- REQUIRED WORK
No pictures go in the copy. Restate, word for word, each line from the one containing "Ebony & Ivory" through the last line below.

————

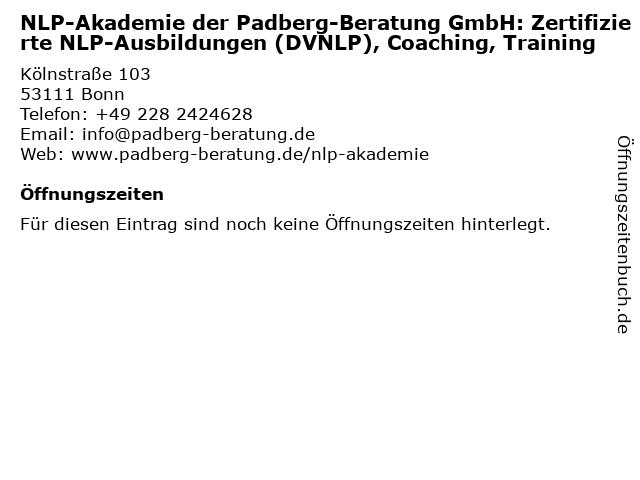 NLP-Akademie der Padberg-Beratung GmbH: Zertifizierte NLP-Ausbildungen (DVNLP), Coaching, Training in Bonn: Adresse und Öffnungszeiten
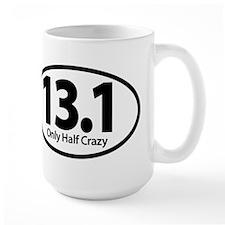 Half Marathon - Only Half Crazy Mugs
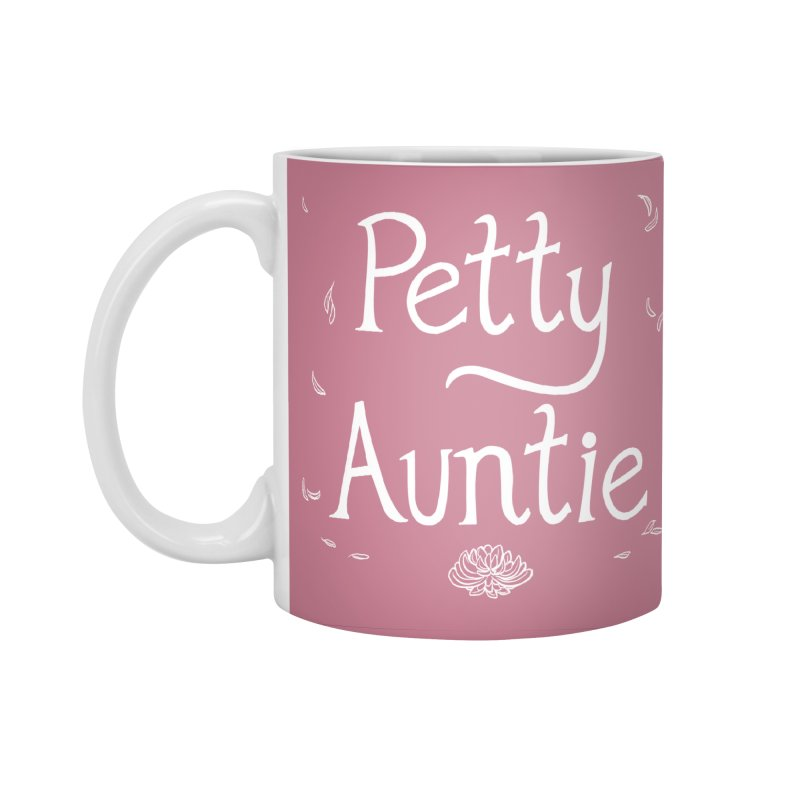petty auntie Accessories Mug by Art of Wendy Xu's Artist Shop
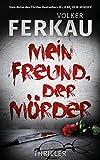 Mein Freund, der Mörder - 'Mörder'-Thriller *4* (NEU!)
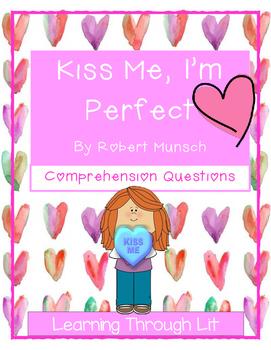 Robert Munsch - KISS ME, I'M PERFECT -Comprehension & Text Evidence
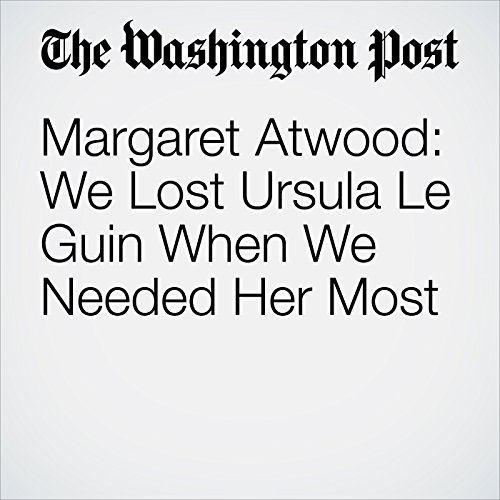 Margaret Atwood: We Lost Ursula Le Guin When We Needed Her Most copertina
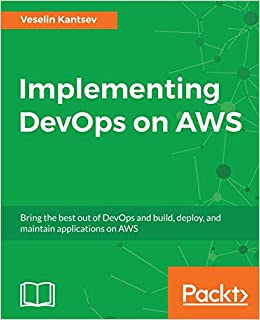 Amazon com: Implementing DevOps on AWS (9781786460141): Veselin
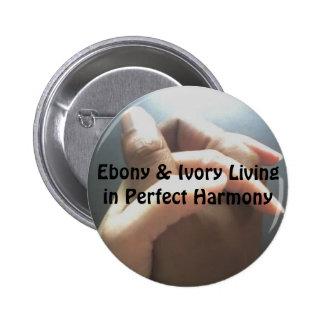 Ebony & Ivory Living in Perfect Harmony 6 Cm Round Badge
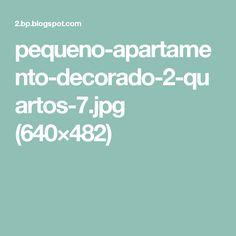 pequeno-apartamento-decorado-2-quartos-7.jpg (640×482)
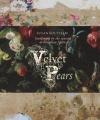 Velvet Pears: Gardening by the Seasons at Foxglove Spires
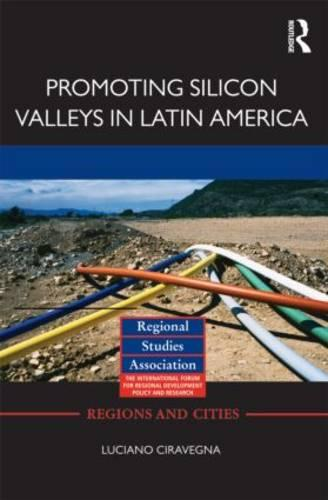 Promoting Silicon Valleys in Latin America: Lessons from Costa Rica (Hardback)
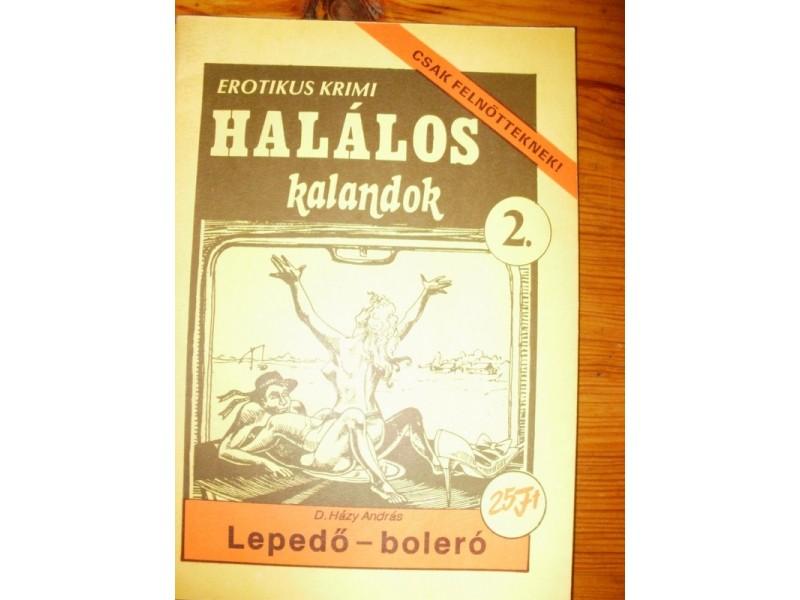 HALÁLOS KALANDOK-LEPEDŐ BOLERÓ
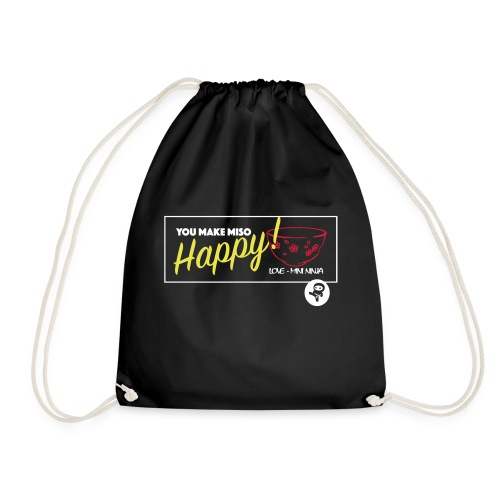 You make miso happy :) - Drawstring Bag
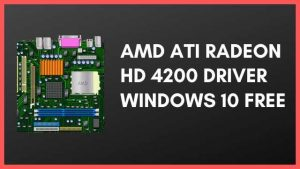 amd ati radeon hd 4200 driver windows 10 free download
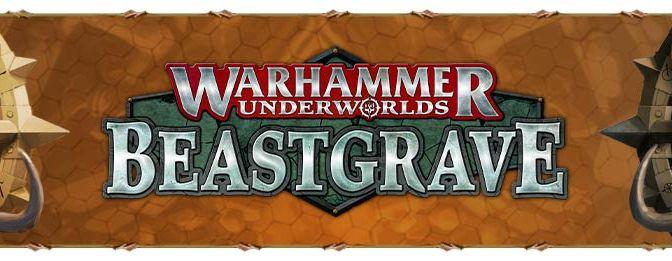 Warhammer Underworlds Beastgrave now up for preorder. Games Workshop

————

- REPLY TO THE TASK
 Ebony & Ivory Living in Perfect Harmony 6 Cm Round Badge
 pequeno-apartamento-decorado-2-quartos-7.jpg (640×482)
 Velvet Pears: Gardening by the Seasons at Foxglove Spires
 Promoting Silicon Valleys in Latin America: Lessons from Costa Rica (Hardback)
 HALÁLOS KALANDOK-LEPEDŐ BOLERÓ
 You make miso happy :) - Drawstring Bag
 amd ati radeon hd 4200 driver windows 10 free download
 Warhammer Underworlds Beastgrave now up for preorder. Games Workshop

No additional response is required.